Final answer:
Complex roots for the equation 2x^2 + 5 = 0 are ±i√(5/2), no solutions for √(x + 3) = -2, the solutions for the system {2x - y = 4, x + 3y = 5} are x = 2 and y = 0, and the roots of 3x^2 - 6x + 2 = 0 are (3 ± √3)/3.
Step-by-step explanation:
To solve the equation 2x^2 + 5 = 0 for complex roots, we move 5 to the other side of the equation to get 2x^2 = -5, and then divide by 2 to isolate x^2, resulting in x^2 = -5/2. Taking the square root of both sides gives us x = ±√(-5/2), which means the complex roots are ±i√(5/2).
For the equation √(x + 3) = -2, no real solutions exist because the square root of a real number cannot be negative.

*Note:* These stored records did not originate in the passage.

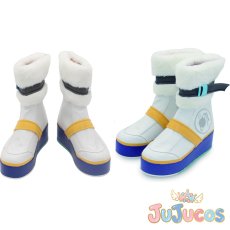 画像1: ネオユニヴァース(星3)　コスプレ靴　ウマ娘プリティーダービー　コスプレブーツ　JUJUcosplay (1)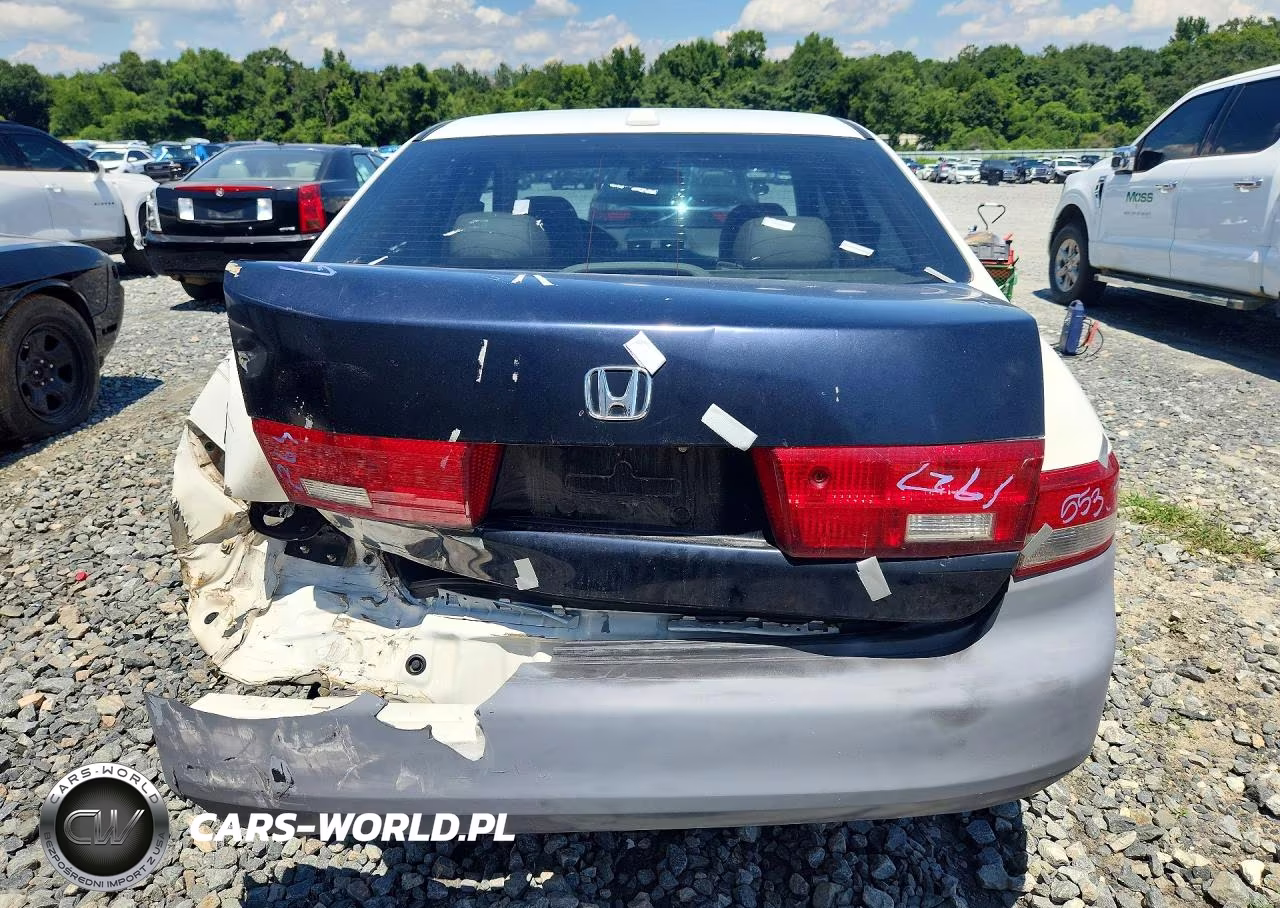 2005 Honda Accord Ex VIN:1HGCM56875A161136 - 6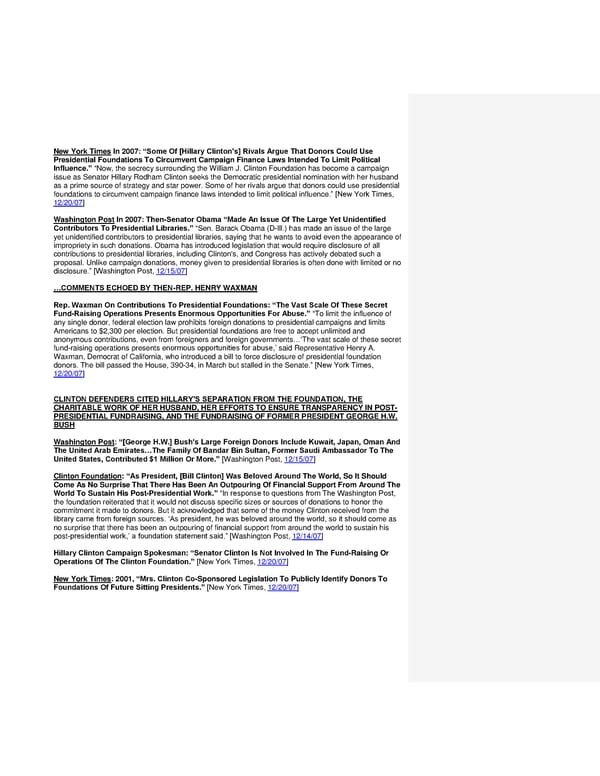Clinton Foundation Vulnerabilities Master Doc part 1 2 JB - Page 17
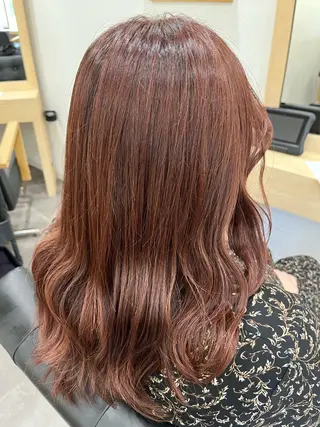 ロング カラー kakko所属・(kakko) ayumiのヘアスタイル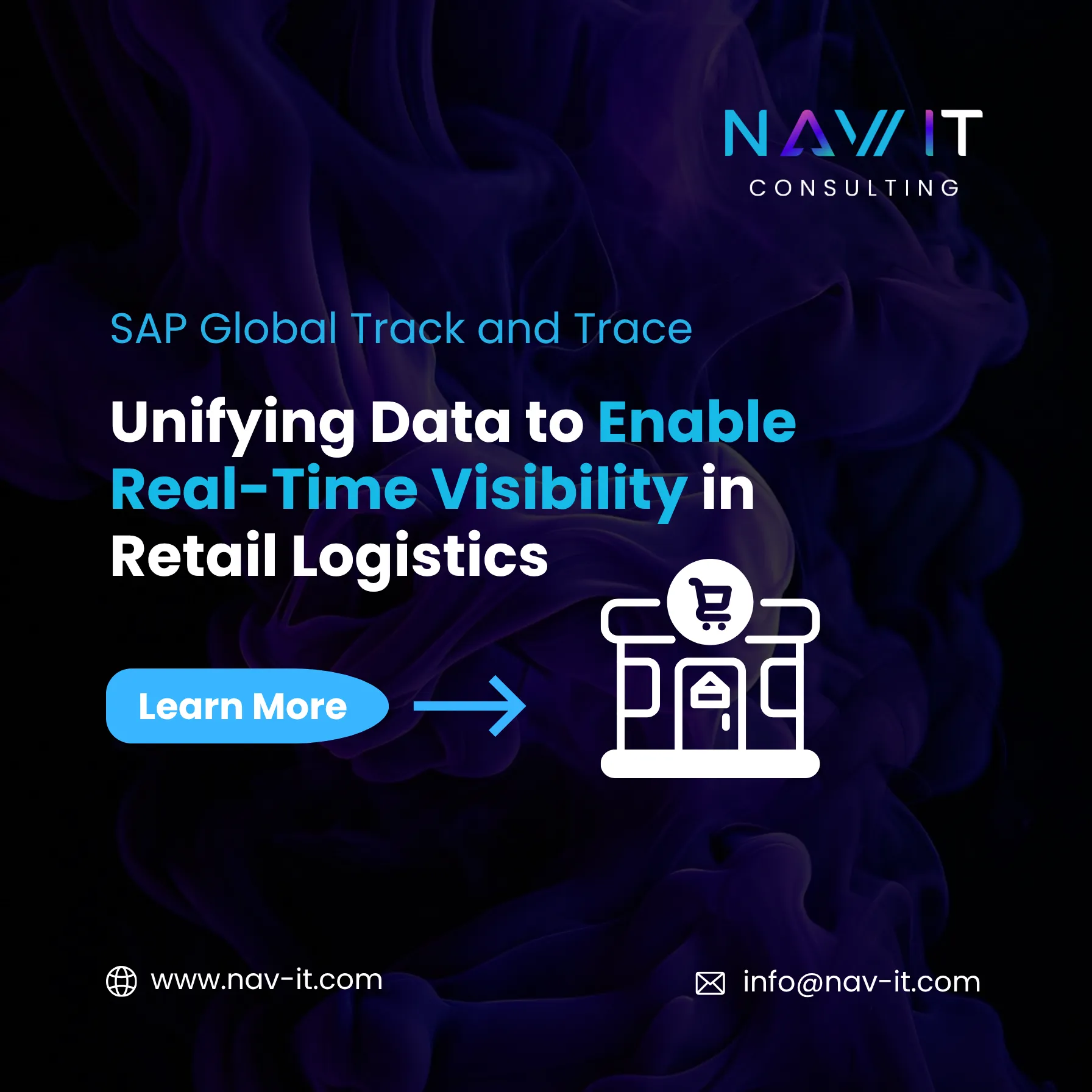 Unifying Data to Enable Real-Time Visibility in Retail Logistics
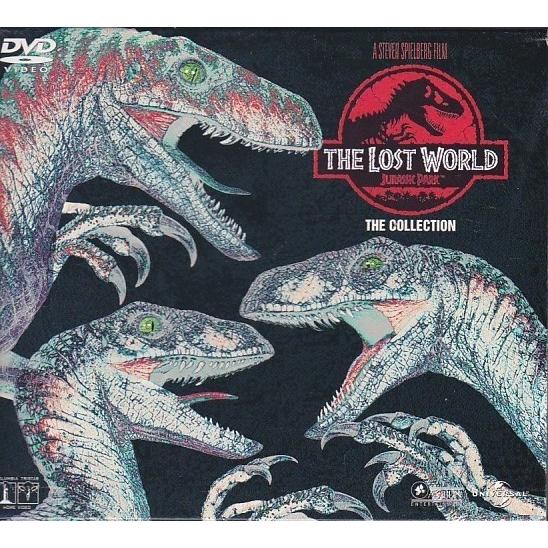 ☆DVD ジュラシックパーク & ロストワールド 2作品初回限定ツイン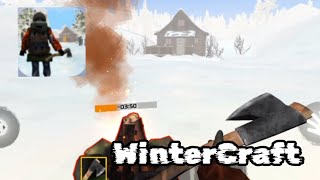 WinterCraft - Offline Survival Gameplay Android/Ios screenshot 4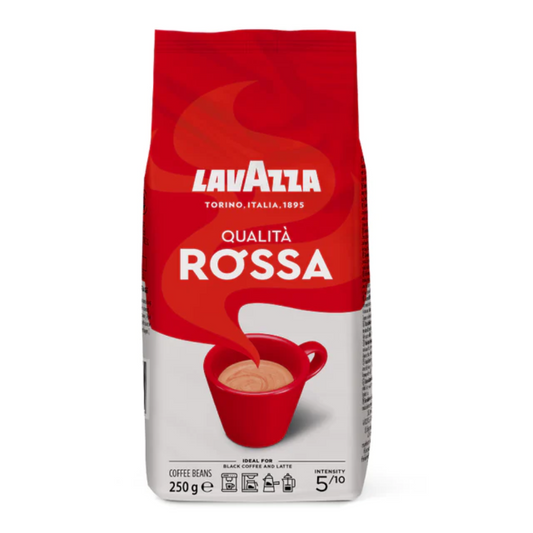 Lavazza Qualita Rossa Beans 250g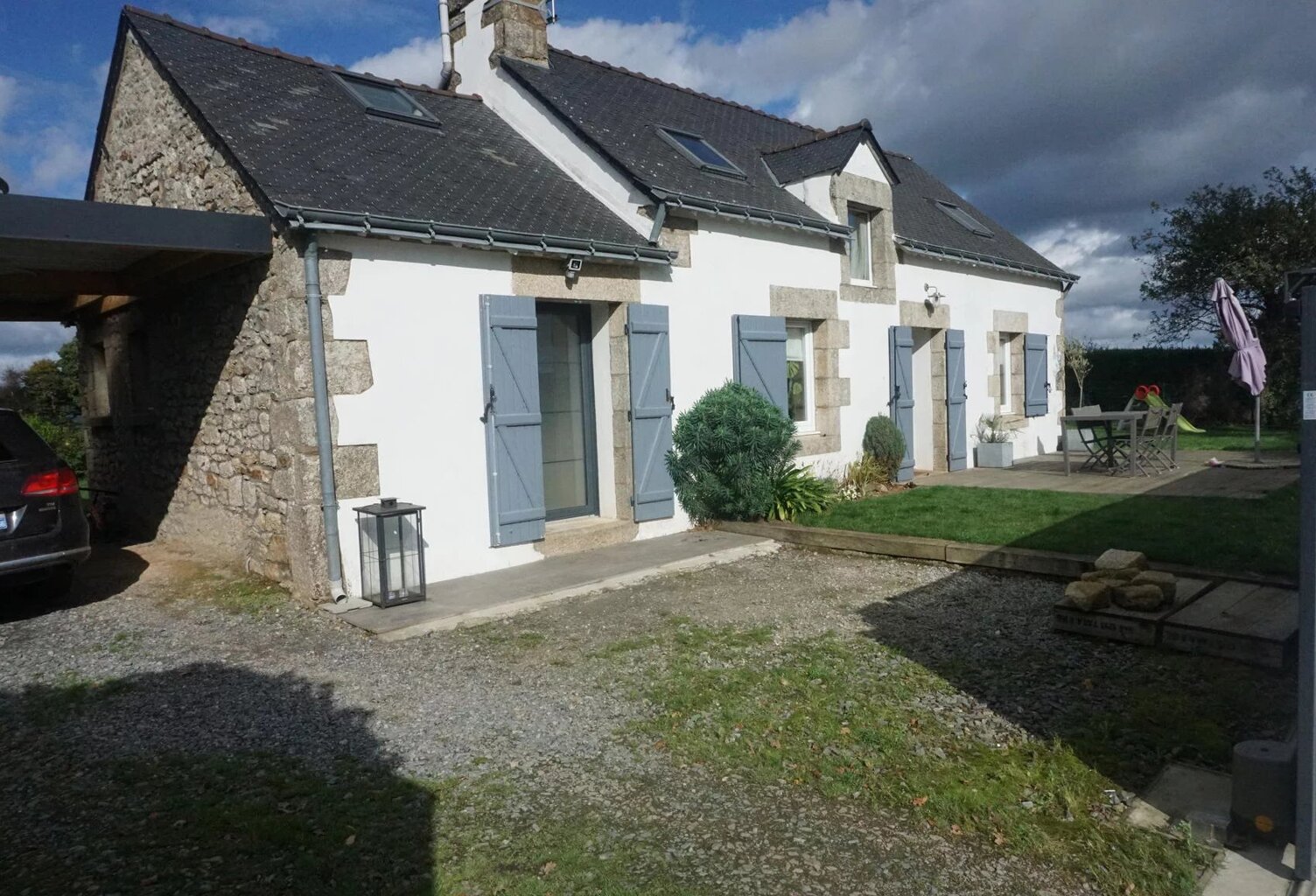 Bien vendu : Maison  Noyal-Pontivy (56920) — photo 1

Therefore, there are no real or complex solutions to this equation, since the square root function outputs only nonnegative results for real inputs.
To solve the system of equations {2x - y = 4, x + 3y = 5} for complex values, we can use substitution or elimination method. Let's use elimination by multiplying the second equation by 2 and adding to the first equation. We get 4x + 6y = 10, and adding this to 2x - y = 4, gives us 6x + 5y = 14. Solving these equations simultaneously, we find the solutions x = 2 and y = 0.
To determine the roots of the equation 3x^2 - 6x + 2 = 0, we can use the quadratic formula, x = [-b ± √(b^2 - 4ac)]/(2a). Plugging in the values gives us x = [6 ± √(36 - 24)]/6, which simplifies to x = [6 ± √12]/6. Therefore, the roots are (3 ± √3)/3.